───── Text to read

Studio album by Wizkid
- Released: 30 October 2020
- Genres: Afrobeats; R&B;
- Length: 52:05
- Languages: English; Yoruba; Nigerian Pidgin;
- Labels: Starboy; RCA;
- Producers: P2J; Kel-P; Blaqjerzee; London; Kill September; Sarz; Juls; Legendury Beatz; P.Priime; Akeel Henry; Dré Pinckney; Kevin Ekofo; Saint Mino; Sammy Soso;

Wizkid chronology
| Sounds from the Other Side (2017) | Made in Lagos (2020) | More Love, Less Ego (2022) |

Singles from Made in Lagos
- "Smile" Released: 16 July 2020; "No Stress" Released: 17 September 2020; "Ginger" Released: 8 January 2021; "Essence" Released: 9 April 2021;

Singles from Made in Lagos deluxe
- "Mood" Released: 8 February 2022;

= Made in Lagos =

Made in Lagos is the fourth studio album by Nigerian singer-songwriter Wizkid. It was released on 30 October 2020 by Starboy Entertainment and RCA Records.

The album features guest appearances from Burna Boy, Skepta, H.E.R., Ella Mai, Tay Iwar, Projexx, Tems, Damian Marley, Terri and was executive produced by P2J. The deluxe edition was released on 27 August 2021. It features additional guest appearances from Buju and Justin Bieber. In support of the album, Wizkid embarked on the Made in Lagos Tour (2021–2022). The album received a nomination at the 64th Annual Grammy Awards for Best Global Music Album.

==Background==
Wizkid's last full length album was Sounds from the Other Side (2017). In 2019, he released his two singles, "Joro" and "Ghetto Love", and teased them as promotional singles for his upcoming studio album, Made in Lagos. He also appeared in "Brown Skin Girl" alongside Beyonce, Blue Ivy, and Saint Jhn. In 2020, he contributed to singles including, "Escape" by Akon, "Gbese 2.0" with DJ Tunez and Spax, "Eve Bounce" by Yung L, and "Consider II" with Del B, Flavour, Kex, and Walshy Fire.

On 6 December 2019, Wizkid's label Starboy Entertainment released the EP Soundman Vol. 1, centering mainly on Wizkid, and containing features from Chronixx, and a variety of other artists. It was cited as a marketing strategy to test the Afro-European market for Made in Lagos.

==Composition==
Morgan Enos of The Recording Academy described Made In Lagos musical composition as a "mix of Afrobeats and R&B". Stereogum described the album's aesthetic as "R&B-focused, dancehall-reminiscent" lending itself to WizKid's "casual Auto-Tuned melodies, and a range of guests similarly thrive within the environment", defining its beats as "meticulously complex". Pitchforks writer Joey Akan commented that the album showcases a "mid-tempo production".

== Release and promotion ==
Made in Lagos was initially set to be released on October 15. The album launch was later postponed until 30 October due to the Nigerian End SARS protests nationwide.

Wizkid promoted Made in Lagos with his Made in Lagos Tour, which started on 10 September 2021, performing in New York City, Boston, Toronto, and Los Angeles.

===Singles===
Wizkid released a collaboration with American singer, H.E.R., titled "Smile", on 16 July 2020 as the album's lead single. The song made its debut at number three in the first week of launch of the UK Afrobeats Singles Chart, and was featured on Barack Obama's 2020 summer playlist. On 17 September, Wizkid released the single "No Stress".

──────────
───── Data supplied

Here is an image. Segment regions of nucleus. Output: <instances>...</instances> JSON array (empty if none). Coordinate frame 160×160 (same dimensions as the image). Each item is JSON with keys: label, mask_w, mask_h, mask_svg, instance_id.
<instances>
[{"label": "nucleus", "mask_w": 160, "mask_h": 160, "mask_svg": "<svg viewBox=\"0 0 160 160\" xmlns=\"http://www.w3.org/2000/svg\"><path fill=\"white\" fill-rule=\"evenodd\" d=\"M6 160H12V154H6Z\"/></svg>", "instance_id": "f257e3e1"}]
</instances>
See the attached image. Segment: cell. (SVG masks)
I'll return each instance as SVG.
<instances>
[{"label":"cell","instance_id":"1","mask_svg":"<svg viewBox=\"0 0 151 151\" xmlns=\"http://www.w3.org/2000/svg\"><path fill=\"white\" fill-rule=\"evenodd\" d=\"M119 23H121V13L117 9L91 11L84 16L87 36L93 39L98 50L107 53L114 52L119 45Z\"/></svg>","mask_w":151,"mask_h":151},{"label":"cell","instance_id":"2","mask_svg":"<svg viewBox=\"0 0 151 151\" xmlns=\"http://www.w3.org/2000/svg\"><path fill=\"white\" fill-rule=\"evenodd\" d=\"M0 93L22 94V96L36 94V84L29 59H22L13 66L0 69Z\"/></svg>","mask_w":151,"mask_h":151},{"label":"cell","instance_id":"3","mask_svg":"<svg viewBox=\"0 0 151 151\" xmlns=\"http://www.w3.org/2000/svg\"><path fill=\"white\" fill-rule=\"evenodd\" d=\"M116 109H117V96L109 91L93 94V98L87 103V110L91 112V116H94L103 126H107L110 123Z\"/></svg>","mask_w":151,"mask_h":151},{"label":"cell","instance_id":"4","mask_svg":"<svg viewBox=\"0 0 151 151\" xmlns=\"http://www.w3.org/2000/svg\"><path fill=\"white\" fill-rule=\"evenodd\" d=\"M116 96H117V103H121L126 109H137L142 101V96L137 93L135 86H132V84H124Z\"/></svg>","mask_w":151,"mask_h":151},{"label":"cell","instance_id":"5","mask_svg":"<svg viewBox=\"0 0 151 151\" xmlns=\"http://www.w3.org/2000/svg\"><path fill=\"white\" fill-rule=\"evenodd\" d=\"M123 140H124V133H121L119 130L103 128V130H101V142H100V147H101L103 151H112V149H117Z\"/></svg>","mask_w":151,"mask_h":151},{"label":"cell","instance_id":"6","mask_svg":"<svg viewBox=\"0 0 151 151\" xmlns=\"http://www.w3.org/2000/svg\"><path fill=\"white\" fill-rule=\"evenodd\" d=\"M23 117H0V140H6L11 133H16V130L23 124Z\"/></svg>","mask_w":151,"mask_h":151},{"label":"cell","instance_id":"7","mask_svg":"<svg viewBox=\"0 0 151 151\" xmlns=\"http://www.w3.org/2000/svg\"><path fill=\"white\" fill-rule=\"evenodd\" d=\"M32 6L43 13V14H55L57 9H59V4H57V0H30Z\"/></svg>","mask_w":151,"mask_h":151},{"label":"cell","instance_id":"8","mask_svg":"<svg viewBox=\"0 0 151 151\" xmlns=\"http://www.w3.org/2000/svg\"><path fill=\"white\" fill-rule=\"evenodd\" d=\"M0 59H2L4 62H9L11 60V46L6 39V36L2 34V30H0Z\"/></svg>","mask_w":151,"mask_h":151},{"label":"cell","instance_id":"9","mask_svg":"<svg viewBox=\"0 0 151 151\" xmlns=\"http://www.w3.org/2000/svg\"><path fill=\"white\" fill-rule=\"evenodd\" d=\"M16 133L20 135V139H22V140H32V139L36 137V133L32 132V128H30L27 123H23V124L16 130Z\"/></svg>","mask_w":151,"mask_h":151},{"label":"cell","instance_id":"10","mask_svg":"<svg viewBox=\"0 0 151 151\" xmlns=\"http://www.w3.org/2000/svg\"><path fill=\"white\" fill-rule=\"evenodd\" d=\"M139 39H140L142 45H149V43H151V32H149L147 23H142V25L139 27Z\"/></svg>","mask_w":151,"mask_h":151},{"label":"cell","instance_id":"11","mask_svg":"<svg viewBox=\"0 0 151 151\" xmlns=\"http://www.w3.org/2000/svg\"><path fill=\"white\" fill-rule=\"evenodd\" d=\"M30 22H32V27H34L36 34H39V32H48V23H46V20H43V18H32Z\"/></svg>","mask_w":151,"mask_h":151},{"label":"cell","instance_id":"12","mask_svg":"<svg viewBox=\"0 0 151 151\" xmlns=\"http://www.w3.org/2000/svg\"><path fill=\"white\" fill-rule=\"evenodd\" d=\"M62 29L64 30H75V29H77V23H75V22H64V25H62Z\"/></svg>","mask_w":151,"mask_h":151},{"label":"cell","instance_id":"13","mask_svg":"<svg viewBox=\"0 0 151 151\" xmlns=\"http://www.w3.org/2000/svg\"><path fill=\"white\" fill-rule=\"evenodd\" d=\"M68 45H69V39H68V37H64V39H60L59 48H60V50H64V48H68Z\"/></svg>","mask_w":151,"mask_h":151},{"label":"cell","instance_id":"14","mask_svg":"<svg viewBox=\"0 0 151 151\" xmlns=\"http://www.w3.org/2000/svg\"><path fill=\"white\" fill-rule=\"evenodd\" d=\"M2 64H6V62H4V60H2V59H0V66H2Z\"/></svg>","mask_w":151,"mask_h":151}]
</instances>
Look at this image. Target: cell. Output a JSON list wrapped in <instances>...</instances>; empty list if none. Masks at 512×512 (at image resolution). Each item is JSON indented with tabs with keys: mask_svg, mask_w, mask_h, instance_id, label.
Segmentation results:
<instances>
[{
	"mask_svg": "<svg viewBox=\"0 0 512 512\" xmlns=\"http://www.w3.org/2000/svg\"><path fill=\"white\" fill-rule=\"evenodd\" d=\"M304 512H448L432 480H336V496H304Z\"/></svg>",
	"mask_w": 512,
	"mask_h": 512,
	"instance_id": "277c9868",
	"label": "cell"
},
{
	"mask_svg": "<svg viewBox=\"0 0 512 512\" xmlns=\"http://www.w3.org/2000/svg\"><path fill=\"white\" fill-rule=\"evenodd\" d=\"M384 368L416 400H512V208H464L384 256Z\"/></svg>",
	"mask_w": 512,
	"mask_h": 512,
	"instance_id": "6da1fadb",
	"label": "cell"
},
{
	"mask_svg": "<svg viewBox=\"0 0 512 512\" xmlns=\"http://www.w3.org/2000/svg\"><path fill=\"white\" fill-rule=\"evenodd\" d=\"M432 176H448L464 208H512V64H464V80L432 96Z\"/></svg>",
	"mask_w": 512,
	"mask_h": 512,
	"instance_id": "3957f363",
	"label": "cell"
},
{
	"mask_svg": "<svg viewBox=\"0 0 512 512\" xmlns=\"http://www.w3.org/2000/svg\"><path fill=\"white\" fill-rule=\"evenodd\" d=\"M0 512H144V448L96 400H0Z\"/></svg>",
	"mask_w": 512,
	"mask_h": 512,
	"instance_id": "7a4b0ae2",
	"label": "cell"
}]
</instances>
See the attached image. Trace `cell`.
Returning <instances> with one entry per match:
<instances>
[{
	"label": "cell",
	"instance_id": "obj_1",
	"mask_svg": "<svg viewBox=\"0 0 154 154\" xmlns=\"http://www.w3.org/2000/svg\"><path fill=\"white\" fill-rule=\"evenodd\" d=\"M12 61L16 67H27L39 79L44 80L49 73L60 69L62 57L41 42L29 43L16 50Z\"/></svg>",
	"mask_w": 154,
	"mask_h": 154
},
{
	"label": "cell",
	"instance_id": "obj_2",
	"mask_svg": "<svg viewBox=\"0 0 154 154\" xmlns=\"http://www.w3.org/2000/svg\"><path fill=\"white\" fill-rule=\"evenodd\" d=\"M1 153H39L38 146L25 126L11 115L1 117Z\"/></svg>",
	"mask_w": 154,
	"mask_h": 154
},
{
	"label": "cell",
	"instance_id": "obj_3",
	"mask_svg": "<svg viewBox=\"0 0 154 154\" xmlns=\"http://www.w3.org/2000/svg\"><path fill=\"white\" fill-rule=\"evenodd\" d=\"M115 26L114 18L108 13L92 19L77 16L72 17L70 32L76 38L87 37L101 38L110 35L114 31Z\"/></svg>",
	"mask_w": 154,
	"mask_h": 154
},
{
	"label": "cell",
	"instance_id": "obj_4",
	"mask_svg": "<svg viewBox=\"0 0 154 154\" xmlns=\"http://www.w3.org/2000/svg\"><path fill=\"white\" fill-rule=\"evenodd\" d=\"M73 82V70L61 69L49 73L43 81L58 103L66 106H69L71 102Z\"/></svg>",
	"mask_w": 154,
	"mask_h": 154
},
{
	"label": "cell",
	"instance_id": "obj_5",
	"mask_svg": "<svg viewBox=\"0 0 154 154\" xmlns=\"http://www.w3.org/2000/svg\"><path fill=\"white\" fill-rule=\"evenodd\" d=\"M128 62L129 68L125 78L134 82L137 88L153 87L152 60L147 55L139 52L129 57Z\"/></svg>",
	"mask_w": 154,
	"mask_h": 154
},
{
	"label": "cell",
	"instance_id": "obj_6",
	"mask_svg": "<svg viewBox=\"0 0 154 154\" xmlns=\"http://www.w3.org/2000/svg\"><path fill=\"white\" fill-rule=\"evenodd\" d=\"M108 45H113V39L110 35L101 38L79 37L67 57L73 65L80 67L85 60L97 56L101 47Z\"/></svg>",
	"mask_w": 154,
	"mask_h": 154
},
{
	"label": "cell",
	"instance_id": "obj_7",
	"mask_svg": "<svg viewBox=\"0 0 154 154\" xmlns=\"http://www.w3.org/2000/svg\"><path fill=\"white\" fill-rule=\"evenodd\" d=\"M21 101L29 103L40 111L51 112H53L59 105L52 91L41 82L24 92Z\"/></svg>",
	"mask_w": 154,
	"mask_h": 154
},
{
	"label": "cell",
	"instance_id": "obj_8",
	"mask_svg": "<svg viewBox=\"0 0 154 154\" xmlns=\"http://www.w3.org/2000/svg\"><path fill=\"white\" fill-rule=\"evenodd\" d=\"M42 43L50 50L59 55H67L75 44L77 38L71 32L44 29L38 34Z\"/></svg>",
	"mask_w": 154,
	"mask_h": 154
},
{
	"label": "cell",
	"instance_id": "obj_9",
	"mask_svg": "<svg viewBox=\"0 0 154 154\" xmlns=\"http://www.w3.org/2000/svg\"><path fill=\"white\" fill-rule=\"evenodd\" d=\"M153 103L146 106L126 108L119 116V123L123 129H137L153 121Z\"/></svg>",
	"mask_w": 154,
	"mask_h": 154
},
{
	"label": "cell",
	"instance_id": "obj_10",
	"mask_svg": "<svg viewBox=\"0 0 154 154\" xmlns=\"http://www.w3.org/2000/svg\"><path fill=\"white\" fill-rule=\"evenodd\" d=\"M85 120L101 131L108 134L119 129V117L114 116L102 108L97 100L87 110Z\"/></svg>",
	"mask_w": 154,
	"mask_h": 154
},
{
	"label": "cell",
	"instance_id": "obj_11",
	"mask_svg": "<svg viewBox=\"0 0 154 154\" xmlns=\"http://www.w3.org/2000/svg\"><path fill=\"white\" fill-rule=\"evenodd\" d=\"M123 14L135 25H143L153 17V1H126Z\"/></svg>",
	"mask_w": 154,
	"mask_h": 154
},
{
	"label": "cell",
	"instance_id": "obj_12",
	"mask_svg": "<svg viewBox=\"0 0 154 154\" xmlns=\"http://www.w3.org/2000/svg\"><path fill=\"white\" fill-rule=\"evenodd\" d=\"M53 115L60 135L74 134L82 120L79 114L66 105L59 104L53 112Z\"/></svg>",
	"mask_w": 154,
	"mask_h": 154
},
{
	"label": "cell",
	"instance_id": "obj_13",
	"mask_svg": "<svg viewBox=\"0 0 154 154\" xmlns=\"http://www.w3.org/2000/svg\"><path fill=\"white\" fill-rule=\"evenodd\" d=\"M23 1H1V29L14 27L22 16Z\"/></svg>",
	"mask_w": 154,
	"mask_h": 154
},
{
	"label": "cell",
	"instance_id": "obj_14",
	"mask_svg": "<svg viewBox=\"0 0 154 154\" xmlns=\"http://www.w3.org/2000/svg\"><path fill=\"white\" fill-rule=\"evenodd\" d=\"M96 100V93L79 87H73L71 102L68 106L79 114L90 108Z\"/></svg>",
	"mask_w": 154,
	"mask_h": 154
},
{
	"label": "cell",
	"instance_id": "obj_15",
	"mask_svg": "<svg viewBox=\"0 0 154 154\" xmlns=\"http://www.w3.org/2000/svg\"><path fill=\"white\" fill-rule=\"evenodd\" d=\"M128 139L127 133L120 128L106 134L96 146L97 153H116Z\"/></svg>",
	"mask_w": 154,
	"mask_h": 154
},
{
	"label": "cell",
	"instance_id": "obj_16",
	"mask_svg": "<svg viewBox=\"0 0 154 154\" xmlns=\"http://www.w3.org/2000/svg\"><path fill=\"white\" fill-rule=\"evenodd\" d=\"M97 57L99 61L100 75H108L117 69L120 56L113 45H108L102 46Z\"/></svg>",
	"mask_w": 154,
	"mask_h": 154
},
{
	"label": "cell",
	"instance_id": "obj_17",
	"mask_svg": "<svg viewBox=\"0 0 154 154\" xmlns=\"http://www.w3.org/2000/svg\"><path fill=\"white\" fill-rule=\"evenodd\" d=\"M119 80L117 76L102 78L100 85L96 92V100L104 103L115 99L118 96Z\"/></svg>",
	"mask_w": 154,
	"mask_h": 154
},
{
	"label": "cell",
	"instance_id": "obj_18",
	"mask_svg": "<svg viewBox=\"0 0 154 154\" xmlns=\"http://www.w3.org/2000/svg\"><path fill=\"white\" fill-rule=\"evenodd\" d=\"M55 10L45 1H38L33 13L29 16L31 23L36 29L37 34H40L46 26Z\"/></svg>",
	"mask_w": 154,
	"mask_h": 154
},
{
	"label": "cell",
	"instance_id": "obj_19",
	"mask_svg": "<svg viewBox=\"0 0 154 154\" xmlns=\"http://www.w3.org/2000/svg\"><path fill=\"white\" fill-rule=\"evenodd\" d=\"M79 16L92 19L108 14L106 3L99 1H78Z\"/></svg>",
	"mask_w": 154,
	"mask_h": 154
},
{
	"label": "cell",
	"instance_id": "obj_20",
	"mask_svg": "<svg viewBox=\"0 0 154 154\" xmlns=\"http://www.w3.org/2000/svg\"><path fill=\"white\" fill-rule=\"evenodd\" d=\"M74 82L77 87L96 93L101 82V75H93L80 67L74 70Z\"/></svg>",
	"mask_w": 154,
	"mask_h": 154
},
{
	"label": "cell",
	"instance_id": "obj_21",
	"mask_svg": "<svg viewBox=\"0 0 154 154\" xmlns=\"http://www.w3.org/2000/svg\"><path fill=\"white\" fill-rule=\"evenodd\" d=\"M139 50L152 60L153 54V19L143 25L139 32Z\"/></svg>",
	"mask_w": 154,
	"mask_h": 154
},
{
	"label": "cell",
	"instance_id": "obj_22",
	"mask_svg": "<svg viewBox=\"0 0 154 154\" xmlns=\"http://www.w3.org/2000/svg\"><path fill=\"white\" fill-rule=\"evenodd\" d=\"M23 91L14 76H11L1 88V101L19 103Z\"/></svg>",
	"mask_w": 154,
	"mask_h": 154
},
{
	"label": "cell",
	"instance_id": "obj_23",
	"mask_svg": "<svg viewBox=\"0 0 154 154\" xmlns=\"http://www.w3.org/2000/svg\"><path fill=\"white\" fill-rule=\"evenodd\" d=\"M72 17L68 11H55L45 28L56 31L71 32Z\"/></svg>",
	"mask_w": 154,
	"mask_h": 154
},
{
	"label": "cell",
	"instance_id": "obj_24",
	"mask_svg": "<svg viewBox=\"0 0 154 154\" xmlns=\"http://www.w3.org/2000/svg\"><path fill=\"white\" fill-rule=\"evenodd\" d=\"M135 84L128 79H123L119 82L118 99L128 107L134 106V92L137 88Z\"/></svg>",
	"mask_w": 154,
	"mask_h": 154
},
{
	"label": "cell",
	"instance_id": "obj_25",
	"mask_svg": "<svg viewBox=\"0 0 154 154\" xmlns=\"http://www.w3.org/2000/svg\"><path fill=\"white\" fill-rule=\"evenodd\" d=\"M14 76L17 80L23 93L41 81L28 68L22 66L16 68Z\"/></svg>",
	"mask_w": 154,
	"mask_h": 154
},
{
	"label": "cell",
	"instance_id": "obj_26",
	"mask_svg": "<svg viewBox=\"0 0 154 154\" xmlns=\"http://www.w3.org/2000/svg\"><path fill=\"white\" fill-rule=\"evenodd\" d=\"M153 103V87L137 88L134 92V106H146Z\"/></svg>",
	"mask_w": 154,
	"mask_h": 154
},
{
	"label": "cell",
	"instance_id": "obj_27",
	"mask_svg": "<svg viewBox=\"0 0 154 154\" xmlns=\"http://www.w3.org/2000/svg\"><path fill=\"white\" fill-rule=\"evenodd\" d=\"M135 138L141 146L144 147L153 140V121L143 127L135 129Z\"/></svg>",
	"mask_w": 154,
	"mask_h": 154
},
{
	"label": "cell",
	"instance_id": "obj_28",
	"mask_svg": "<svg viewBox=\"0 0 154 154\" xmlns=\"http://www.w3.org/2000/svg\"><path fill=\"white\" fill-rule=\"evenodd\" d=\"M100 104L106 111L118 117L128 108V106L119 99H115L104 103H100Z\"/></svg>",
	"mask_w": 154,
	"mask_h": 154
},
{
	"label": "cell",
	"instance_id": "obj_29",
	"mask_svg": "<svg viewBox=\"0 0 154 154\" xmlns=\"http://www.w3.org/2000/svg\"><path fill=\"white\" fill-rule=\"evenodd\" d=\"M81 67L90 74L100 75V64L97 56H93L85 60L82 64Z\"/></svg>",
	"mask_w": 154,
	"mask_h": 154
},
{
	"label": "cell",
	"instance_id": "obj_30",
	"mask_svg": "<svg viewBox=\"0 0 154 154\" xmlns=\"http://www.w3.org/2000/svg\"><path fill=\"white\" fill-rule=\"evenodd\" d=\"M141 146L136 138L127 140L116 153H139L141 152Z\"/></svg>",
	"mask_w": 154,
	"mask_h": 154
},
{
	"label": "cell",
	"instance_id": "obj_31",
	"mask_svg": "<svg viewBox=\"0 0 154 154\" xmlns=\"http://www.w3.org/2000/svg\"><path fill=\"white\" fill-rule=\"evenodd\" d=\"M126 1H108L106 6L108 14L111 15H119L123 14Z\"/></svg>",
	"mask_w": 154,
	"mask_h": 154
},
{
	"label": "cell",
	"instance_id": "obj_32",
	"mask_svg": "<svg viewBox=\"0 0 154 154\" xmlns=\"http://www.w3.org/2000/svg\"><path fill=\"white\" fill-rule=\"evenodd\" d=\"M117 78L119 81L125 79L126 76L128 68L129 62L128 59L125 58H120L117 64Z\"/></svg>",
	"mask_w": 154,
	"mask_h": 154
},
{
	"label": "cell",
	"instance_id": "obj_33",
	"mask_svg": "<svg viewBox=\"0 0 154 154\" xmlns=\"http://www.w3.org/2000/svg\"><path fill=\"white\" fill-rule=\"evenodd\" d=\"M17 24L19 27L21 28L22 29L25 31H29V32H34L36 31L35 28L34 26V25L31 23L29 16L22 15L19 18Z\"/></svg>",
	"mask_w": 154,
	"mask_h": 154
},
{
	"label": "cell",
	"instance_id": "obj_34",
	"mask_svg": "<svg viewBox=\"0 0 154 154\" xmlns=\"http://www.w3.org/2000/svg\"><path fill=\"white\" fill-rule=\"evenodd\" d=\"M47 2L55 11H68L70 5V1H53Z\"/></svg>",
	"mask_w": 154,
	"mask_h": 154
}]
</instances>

──────────

→ **Job 1**
Reproduce the passage of the Made in Lagos article that begins at the words "Singles from Made in Lagos deluxe" and stops after "Global Music Album.".
→ **Job 2**
Filter the rows and copy out each one that contains the string "with". Case counts.

→ **Final result 1**
Singles from Made in Lagos deluxe
- "Mood" Released: 8 February 2022;

= Made in Lagos =

Made in Lagos is the fourth studio album by Nigerian singer-songwriter Wizkid. It was released on 30 October 2020 by Starboy Entertainment and RCA Records.

The album features guest appearances from Burna Boy, Skepta, H.E.R., Ella Mai, Tay Iwar, Projexx, Tems, Damian Marley, Terri and was executive produced by P2J. The deluxe edition was released on 27 August 2021. It features additional guest appearances from Buju and Justin Bieber. In support of the album, Wizkid embarked on the Made in Lagos Tour (2021–2022). The album received a nomination at the 64th Annual Grammy Awards for Best Global Music Album.

→ **Final result 2**
Here is an image. Segment regions of nucleus. Output: <instances>...</instances> JSON array (empty if none). Coordinate frame 160×160 (same dimensions as the image). Each item is JSON with keys: label, mask_w, mask_h, mask_svg, instance_id.
Look at this image. Target: cell. Output a JSON list wrapped in <instances>...</instances>; empty list if none. Masks at 512×512 (at image resolution). Each item is JSON indented with tabs with keys: mask_svg, mask_w, mask_h, instance_id, label.
Returning <instances> with one entry per match:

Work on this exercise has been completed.